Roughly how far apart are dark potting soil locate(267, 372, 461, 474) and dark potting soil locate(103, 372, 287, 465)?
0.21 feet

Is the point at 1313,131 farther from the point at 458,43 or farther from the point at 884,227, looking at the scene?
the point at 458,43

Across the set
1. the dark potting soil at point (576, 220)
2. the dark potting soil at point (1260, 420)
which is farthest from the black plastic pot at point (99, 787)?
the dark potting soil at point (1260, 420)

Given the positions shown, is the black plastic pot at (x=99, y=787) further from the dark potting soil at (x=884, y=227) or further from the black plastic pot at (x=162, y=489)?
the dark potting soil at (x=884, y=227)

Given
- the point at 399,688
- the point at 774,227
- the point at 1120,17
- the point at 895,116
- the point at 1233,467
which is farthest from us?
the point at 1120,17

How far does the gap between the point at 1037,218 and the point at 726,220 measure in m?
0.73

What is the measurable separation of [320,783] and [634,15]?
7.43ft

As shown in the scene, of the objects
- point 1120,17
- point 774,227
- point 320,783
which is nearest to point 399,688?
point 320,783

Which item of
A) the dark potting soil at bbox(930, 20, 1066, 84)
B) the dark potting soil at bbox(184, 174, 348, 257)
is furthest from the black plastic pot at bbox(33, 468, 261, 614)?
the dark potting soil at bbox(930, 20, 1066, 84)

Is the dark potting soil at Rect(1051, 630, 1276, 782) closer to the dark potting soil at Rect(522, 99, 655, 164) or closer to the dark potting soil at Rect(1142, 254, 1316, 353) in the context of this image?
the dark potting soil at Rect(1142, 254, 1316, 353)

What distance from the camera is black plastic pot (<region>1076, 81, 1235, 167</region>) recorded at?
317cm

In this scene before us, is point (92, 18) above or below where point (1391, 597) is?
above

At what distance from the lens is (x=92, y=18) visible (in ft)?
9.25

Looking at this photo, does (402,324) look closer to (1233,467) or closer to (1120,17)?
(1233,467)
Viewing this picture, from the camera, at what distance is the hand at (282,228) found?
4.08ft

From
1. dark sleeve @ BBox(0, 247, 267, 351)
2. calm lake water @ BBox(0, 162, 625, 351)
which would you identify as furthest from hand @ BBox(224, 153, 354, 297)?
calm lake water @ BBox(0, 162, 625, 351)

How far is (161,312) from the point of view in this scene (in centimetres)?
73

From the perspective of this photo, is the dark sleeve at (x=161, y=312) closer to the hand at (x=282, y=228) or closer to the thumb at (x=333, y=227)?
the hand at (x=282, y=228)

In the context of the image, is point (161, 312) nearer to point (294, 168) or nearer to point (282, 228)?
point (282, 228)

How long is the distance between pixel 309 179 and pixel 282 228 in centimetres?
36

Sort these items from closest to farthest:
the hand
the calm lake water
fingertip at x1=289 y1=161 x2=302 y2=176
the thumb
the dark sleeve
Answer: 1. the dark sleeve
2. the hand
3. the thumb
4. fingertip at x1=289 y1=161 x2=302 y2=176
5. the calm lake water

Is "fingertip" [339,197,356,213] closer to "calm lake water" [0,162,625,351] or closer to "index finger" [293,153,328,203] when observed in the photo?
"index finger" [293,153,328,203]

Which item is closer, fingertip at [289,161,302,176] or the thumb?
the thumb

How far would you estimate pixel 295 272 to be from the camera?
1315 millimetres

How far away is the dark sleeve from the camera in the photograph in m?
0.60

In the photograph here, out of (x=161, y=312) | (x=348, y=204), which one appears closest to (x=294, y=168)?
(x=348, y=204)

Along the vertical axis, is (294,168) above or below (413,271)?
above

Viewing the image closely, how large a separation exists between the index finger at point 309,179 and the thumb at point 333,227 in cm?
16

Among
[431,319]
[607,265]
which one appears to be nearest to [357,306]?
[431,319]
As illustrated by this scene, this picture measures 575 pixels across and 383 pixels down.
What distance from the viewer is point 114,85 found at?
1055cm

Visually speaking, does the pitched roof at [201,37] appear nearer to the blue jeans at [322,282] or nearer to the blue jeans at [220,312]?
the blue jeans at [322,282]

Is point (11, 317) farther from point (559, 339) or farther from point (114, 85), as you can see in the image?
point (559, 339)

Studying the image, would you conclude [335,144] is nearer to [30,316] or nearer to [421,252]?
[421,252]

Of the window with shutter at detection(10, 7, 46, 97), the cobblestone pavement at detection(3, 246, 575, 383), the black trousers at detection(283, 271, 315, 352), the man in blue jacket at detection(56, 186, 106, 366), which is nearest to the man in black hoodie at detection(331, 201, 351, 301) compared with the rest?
--
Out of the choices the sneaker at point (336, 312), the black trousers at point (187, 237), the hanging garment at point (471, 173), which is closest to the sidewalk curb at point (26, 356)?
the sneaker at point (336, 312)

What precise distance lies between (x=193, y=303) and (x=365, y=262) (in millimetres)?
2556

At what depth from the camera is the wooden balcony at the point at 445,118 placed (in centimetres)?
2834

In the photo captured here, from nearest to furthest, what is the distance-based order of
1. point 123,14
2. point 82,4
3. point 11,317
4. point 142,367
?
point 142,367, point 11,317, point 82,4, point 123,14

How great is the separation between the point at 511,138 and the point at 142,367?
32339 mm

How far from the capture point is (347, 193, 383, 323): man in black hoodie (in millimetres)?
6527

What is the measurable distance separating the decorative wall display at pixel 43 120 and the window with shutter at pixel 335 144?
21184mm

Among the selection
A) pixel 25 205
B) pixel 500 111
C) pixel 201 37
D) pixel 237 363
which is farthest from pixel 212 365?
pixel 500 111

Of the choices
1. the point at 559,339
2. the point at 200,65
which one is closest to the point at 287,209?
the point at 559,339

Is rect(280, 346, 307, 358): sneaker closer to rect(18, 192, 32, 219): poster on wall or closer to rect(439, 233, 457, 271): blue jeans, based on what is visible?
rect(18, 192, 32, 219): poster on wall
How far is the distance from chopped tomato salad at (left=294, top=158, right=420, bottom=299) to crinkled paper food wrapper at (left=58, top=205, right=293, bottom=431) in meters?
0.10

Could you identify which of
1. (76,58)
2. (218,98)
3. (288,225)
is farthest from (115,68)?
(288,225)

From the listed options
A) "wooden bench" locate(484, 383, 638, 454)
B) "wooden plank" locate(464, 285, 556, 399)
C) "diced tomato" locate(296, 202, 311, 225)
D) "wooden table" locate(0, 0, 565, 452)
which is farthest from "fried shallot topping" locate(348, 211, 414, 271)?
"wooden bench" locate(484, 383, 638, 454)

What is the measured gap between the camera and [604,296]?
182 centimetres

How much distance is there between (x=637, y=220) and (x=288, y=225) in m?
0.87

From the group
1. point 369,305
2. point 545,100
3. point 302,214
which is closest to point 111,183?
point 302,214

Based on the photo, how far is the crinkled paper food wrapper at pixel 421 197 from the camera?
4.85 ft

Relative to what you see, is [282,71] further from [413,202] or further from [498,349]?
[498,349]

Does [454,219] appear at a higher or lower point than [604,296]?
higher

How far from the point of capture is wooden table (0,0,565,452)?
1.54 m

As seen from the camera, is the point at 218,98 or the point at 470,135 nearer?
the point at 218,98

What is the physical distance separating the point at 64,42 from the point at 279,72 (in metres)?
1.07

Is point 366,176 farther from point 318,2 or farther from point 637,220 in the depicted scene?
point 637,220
--
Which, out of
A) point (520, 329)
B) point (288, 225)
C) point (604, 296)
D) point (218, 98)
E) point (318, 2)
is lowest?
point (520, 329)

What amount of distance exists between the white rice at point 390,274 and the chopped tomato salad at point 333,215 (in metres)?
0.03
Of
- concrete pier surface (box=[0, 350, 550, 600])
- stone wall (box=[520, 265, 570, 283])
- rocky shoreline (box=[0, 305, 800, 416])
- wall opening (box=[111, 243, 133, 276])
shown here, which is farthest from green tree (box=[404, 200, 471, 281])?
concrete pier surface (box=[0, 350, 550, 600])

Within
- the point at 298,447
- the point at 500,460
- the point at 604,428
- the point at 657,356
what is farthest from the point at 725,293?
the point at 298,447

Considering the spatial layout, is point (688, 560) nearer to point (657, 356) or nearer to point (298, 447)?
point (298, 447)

O que se pede » Apresente em lista numerada as linhas que começam na que contém "Visually speaking, does" e terminam na que contém "Of the window", ambas incluídas. Deixe de fora as linhas em branco.

Resolução da tarefa »
1. Visually speaking, does the pitched roof at [201,37] appear nearer to the blue jeans at [322,282] or nearer to the blue jeans at [220,312]?
2. the blue jeans at [322,282]
3. Is point (11, 317) farther from point (559, 339) or farther from point (114, 85), as you can see in the image?
4. point (559, 339)
5. Studying the image, would you conclude [335,144] is nearer to [30,316] or nearer to [421,252]?
6. [421,252]
7. Of the window with shutter at detection(10, 7, 46, 97), the cobblestone pavement at detection(3, 246, 575, 383), the black trousers at detection(283, 271, 315, 352), the man in blue jacket at detection(56, 186, 106, 366), which is nearest to the man in black hoodie at detection(331, 201, 351, 301) compared with the rest?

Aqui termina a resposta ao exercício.